The Assyrian empire, to the south of Hasanlu, influenced its political and artistic climate. We know from Assyrian royal annals that they conducted military and diplomatic campaigns in the Hasanlu area in the ninth to eight centuries B.C. Local styles of art manufactured at Hasanlu frequently emulated the motifs and figural representations of Assyrian art, perhaps as a way to co-opt the power and authority conveyed in Assyrian depictions of hunting, military conquests, and courtly processions. In particular, locally manufactured carved ivories excavated from Hasanlu frequently depict scenes incorporating Assyrian motifs.

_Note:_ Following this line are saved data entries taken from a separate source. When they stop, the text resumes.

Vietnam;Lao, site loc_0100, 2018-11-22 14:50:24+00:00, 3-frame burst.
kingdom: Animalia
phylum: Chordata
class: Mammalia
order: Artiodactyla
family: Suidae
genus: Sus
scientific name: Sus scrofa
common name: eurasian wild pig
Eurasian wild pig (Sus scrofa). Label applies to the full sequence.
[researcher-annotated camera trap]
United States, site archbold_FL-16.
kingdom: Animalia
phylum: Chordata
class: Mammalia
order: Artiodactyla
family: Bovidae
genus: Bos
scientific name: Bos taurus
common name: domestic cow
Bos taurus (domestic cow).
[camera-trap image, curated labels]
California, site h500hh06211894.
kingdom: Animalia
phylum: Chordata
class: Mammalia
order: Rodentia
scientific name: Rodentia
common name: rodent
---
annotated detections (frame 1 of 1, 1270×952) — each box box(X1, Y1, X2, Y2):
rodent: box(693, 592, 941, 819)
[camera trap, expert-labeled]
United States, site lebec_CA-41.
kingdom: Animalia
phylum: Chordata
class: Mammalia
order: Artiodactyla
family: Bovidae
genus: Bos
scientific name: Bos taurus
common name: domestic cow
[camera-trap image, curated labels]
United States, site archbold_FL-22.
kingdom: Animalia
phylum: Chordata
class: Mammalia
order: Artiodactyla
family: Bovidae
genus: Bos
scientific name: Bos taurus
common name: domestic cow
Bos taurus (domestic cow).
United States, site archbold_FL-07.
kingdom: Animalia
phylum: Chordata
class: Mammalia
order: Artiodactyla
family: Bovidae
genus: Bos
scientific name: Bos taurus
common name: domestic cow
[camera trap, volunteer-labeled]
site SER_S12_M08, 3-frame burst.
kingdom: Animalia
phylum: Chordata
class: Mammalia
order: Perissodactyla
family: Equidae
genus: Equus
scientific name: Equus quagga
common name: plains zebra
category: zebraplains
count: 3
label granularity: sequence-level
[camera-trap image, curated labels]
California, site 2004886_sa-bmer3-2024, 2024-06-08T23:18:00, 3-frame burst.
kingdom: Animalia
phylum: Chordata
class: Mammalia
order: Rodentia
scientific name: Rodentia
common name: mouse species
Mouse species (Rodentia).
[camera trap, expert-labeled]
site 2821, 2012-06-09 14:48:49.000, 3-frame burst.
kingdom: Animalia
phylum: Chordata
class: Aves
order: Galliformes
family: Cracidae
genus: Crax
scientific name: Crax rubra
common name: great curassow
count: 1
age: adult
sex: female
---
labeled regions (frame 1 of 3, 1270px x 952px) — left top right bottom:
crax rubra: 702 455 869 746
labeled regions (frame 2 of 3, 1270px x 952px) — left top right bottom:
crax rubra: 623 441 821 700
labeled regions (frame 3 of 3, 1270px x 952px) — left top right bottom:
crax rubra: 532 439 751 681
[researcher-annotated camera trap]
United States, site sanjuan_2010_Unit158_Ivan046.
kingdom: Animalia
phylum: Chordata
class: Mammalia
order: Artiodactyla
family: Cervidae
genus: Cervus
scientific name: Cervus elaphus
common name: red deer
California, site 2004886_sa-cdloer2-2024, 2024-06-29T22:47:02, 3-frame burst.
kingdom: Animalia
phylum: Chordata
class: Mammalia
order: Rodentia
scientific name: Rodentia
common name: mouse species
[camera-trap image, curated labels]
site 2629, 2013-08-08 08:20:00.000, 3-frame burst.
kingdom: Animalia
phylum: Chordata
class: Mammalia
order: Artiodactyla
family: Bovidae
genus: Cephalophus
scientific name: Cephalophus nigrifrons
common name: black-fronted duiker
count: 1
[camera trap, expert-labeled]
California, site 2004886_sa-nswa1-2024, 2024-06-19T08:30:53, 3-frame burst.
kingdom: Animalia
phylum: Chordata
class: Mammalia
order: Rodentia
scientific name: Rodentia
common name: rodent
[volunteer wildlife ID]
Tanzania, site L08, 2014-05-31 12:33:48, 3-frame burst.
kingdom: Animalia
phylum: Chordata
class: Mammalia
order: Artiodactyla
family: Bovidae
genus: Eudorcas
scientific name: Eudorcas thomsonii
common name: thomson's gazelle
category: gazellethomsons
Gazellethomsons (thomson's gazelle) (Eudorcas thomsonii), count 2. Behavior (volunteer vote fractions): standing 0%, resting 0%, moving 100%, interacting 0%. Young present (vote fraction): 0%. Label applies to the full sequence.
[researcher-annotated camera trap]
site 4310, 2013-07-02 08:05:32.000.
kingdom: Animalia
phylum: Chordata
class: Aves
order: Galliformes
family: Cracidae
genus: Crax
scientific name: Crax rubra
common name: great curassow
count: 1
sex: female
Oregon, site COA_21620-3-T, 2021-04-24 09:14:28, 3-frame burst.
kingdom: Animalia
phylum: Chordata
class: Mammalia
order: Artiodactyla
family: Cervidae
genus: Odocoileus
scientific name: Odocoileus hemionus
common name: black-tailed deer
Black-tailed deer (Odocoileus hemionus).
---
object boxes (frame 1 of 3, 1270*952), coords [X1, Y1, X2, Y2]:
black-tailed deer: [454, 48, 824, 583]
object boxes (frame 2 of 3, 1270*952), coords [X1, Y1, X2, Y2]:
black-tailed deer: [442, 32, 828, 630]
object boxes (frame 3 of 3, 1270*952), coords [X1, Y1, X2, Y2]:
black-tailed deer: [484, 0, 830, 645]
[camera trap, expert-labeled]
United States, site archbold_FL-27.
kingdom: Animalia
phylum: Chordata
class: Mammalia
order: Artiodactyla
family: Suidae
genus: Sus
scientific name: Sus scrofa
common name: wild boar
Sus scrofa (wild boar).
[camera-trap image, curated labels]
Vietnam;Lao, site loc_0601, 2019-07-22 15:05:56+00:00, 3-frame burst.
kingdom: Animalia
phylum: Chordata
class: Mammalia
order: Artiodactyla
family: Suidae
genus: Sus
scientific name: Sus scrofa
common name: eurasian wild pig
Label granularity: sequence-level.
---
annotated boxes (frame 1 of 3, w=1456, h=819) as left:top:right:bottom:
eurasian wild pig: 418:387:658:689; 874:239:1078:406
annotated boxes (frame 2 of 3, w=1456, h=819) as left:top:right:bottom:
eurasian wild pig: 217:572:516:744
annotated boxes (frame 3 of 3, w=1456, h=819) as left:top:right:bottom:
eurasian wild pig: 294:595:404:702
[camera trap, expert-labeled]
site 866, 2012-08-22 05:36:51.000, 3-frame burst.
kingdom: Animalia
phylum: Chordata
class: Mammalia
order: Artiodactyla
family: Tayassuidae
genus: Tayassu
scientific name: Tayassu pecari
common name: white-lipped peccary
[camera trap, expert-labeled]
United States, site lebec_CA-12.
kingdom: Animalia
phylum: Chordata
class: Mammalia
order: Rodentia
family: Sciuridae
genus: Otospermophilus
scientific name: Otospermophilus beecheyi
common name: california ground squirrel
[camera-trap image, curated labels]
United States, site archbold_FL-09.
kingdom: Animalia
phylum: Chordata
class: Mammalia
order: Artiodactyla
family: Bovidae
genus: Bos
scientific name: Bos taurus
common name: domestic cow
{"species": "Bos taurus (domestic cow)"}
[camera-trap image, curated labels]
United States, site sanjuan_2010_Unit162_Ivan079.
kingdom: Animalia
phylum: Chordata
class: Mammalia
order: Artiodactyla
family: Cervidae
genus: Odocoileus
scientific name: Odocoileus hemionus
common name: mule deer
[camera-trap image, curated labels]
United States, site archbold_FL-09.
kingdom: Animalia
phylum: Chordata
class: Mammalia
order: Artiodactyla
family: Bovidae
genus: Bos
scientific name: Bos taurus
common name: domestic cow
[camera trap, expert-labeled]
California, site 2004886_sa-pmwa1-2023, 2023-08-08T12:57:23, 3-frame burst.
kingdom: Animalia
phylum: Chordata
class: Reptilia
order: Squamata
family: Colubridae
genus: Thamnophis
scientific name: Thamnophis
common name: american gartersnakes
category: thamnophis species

The Iron Age levels have been the most thoroughly investigated at Hasanlu. The remnants of material culture recovered there, especially the artifacts found inside the burned citadel buildings of Hasanlu, includes thousands of ceramic, iron, bronze, stone, glass, ivory, and gold artifacts.

Among the artifacts found in the destroyed buildings, one in particular is justly famous--the Hasanlu Gold Bowl (actually a beaker), now in the Bastam Museum in Iran.

The site was continuously occupied from the Bronze Age until around 800 B.C., when a devastating battle and fire destroyed its structures, burning abundant material wealth and hundreds of inhabitants.

Thousands of artifacts of terracotta, bronze, iron, gold, silver, and ivory were recovered from monumental buildings, which were characterized by an elaborate entrance and a large central hall with columns and bases that might have supported thrones.